State patronage and modernizing role of the central government have been considered crucial for the formation of science in Russia. This paper argues that the development of Russian agricultural science had predominantly local and non-governmental sources of support.
Although private patronage was historically the first to promote agricultural research in Russia, towards the end of the 19th century it was being rapidly eclipsed by new kinds of sponsorship coming from community administrations and learned societies. It was customary for the ‘enlighted’ Russian gentry and intelligentsia to participate in various learned and agricultural societies, from the Imperial Free Economic Society to local province and district ones. Among their other functions, these societies provided the main forum for presenting and discussing the achievements of international agricultural science as well as local seasonal experiments conducted by members on their private estates. Soon the societies started taking the initiative offering subsides in support of private research projects, putting forward research proposals and encouraging members to partake in them.

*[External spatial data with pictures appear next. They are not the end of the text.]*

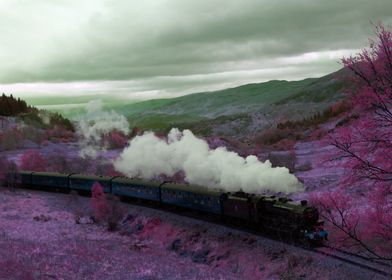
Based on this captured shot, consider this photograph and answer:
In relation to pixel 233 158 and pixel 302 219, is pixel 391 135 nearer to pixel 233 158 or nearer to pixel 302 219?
pixel 302 219

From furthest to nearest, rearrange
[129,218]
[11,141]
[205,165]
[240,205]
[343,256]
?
[11,141]
[129,218]
[205,165]
[240,205]
[343,256]

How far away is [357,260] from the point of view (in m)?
21.9

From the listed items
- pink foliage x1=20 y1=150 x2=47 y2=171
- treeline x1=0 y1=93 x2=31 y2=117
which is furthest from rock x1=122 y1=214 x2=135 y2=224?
treeline x1=0 y1=93 x2=31 y2=117

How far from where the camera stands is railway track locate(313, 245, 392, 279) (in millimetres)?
20000

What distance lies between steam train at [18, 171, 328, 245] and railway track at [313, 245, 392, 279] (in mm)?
960

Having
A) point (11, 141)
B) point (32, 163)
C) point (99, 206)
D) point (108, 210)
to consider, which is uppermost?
point (11, 141)

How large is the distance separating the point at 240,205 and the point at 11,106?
146 meters

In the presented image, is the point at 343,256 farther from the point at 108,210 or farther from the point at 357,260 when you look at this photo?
the point at 108,210

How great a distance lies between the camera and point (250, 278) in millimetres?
23609

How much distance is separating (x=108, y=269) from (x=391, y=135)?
567 inches

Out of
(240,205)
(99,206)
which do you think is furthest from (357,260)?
(99,206)

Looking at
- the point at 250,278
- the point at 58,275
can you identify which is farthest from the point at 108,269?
the point at 250,278

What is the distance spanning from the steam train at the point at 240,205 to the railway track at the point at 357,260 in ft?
3.15

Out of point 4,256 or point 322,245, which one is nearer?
point 4,256
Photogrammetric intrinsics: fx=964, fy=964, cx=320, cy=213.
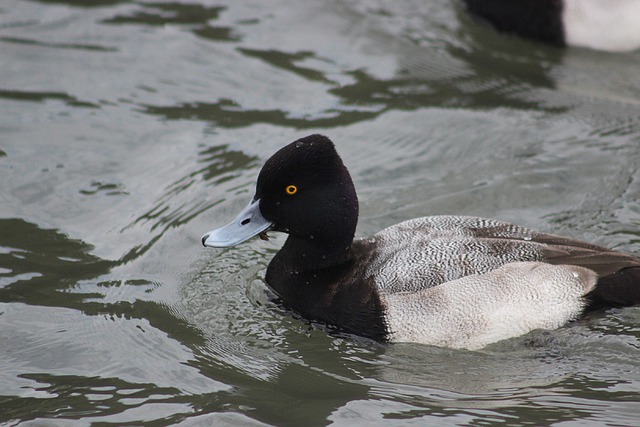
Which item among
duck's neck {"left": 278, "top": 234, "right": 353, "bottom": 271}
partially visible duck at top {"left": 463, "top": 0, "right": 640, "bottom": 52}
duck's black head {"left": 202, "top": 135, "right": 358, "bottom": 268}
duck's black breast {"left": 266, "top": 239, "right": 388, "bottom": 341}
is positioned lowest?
duck's black breast {"left": 266, "top": 239, "right": 388, "bottom": 341}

Furthermore, most initiatives on setting up agricultural experimental stations at the end of the 19th century were undertaken on behalf of small provincial agricultural societies, supported by institutions of local self-government, or zemstvos.
During the last two decades of the Russian Empire, zemstvos became leaders in the modernization of Russian agriculture. Establishing regional experiment stations they provided models for the subsequent governmental activity in this field. In the case of supporting agricultural research, and institutionalizing the new discipline of scientific plant breeding, the Russian public led the state, rather than the reverse.